The AFL draft period has in recent years evolved into one of the most fascinating, if slightly unsettling, parts of the football year – especially if you support one of those teams who have finished the season with few wins and even fewer signs of improvement. It is the footy equivalent of market day where club officials throw up players for trade, as if they are farmers in gumboots doing nothing more than hawking their prize hogs.

But, in light of Chris Judd’s decision to return to his hometown of Melbourne, this year’s instalment of trade week shapes as being the most riveting yet. Judd’s announcement yesterday to leave West Coast, where he was captain and had forged a reputation as the game’s leading player, has really set the cat among the pigeons. Or the headless chooks, which is what most of the Victorian clubs have been reduced to, as they flail around trying to piece together the winning deal.

With the exception of Geelong, Western Bulldogs and the Kangaroos, the other seven Victorian clubs will right this minute be working on deals to try to entice Judd to their club, while appeasing West Coast with the requisite draft picks and player trades.
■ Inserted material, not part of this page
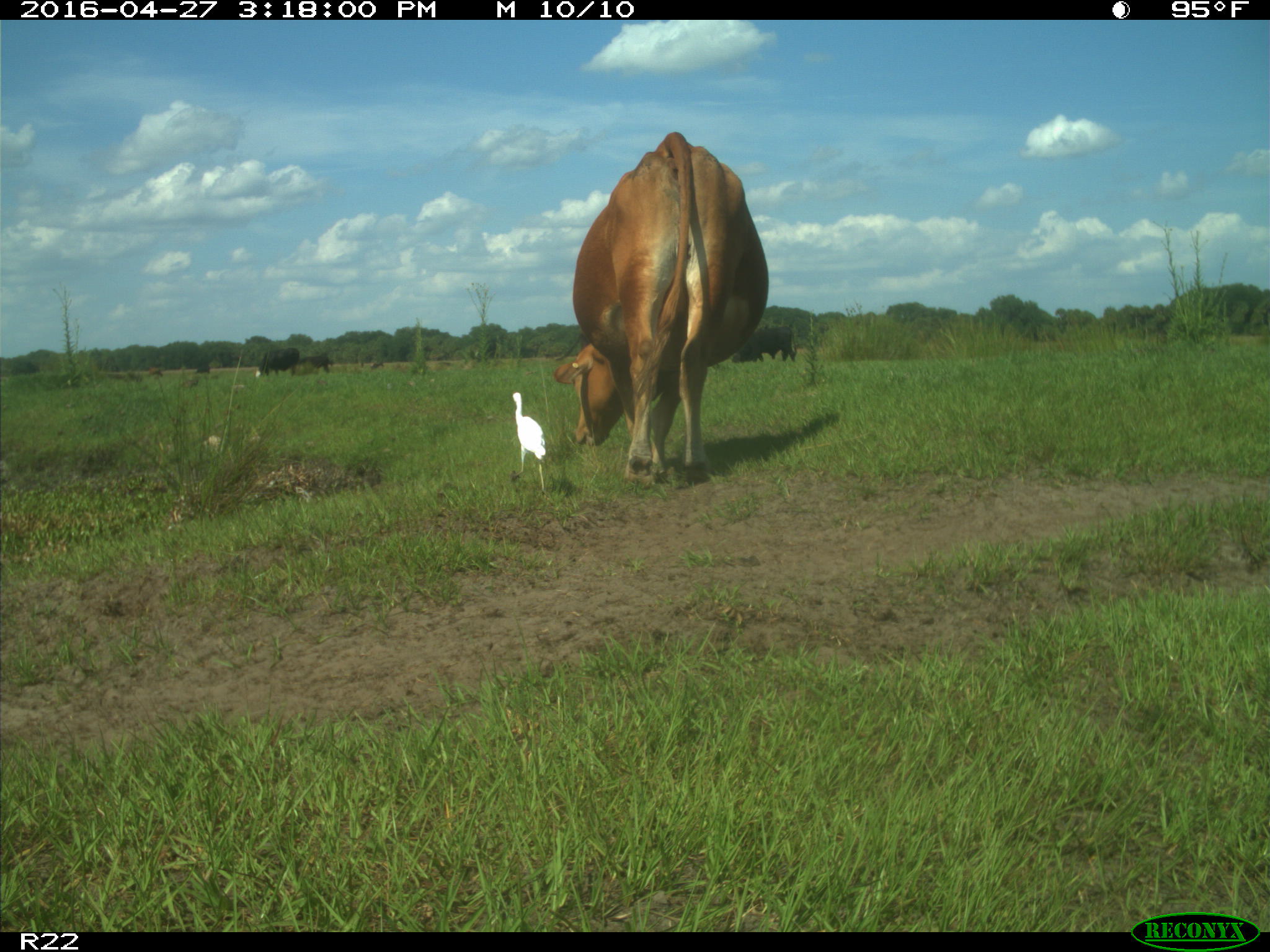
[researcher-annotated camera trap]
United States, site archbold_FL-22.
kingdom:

It shapes as an unseemly scramble where anything and everything will be offered up as bait. Don’t like that, West Coast? Well, we’ll throw in a set of steak knives. Still, not good enough? But wait there’s more…

Carlton shapes as the most likely fit for Judd, only because the Blues have got the most to offer West Coast, starting with draft picks No.1 and 3. But you can rest assured Richmond, Collingwood, Essendon and the other heavyweights will be in there punching away, as well. Expect any day now Eddie McGuire to turn on the schmooze, and player-delegations being organised by clubs to try and woo Melbourne’s prodigal son over a barbecued sausage and beer. Or fatted calf perhaps.

What this all means is virtually no-one is immune from trade. Almost every player is expendable, if the price is right. And given that the price is Chris Judd, well, clubs will willingly dig deep into their playing lists. If, for example, you were Carlton’s gun full-forward Brendan Fevola, you mightn’t be feeling hugely secure about your future in Melbourne right now. So high are the stakes, someone of that stature could well feature in any Judd trade.

From the moment Mike Sheahan blew the lid on the Judd move in Saturday’s Herald-Sun, it has been football’s great talking point – notwithstanding the Kangaroos’ courageous semi-final win on Saturday night. As non-finals stories go, it’s as big as it gets. Stand by now for the squalid hog-trading to begin.